#### [Text segment]
========================================================================

FILM ARCHIVES

Chatty Kidnappers Wax Philosophical in Werner Herzog’s Puffed-Up but Still Engaging “Salt and Fire”

by

Early in Werner Herzog’s Salt and Fire, Laura (Veronica Ferres), a scientist kidnapped by mercenaries in South America, is warned by a fellow prisoner to keep their captors talking if she wants to survive. But a whole squad of hostage negotiators probably couldn’t have shut them up.

The head of a UN scientific delegation, she’s in Bolivia to investigate an ecological crisis; her kidnappers work for the consortium that caused it. For several days, Riley, played by intensity conduit Michael Shannon, subjects her to college-freshman philosophical meanderings; she also endures the film’s most irritating character — a Great Gazoo–like flunky played, for some reason, by astrophysicist Lawrence Krauss. It’s awful. He recites his lines phonetically, chopping at the air with his hands and trying not to look at the camera, like a stiff car dealer in a cheap local commercial.

========================================================================

#### [Data]
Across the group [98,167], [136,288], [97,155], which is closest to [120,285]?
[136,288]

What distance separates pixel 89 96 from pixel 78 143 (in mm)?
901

========================================================================

#### [Short task]
Extend the review of Werner Herzog's Salt and Fire past its final sentence. These lines come from a separate source and have no connection to the review.

#### [Response below]
But look — despite the bad acting, self-importance and general Herzogian ridiculousness, the director actually has a deep sense of beauty and a genuine talent for communicating humanity’s scale against immense natural forces and the absolute howling vastness of time. Riley strands Laura on the Bolivian salt flats with two young blind boys and some camping supplies, not far from the fastest-growing volcano in the world.

The Uturuncu supervolcano last exploded 790,000 years ago. Such is the timescale with which Herzog swings the enormous club of the film’s theme, a mass hurtling toward you very slowly. While you’re waiting for impact, there are some lovely moments: blind boys doing tricks with magnets; the stars; the stark, gorgeous expanse of the silent flats.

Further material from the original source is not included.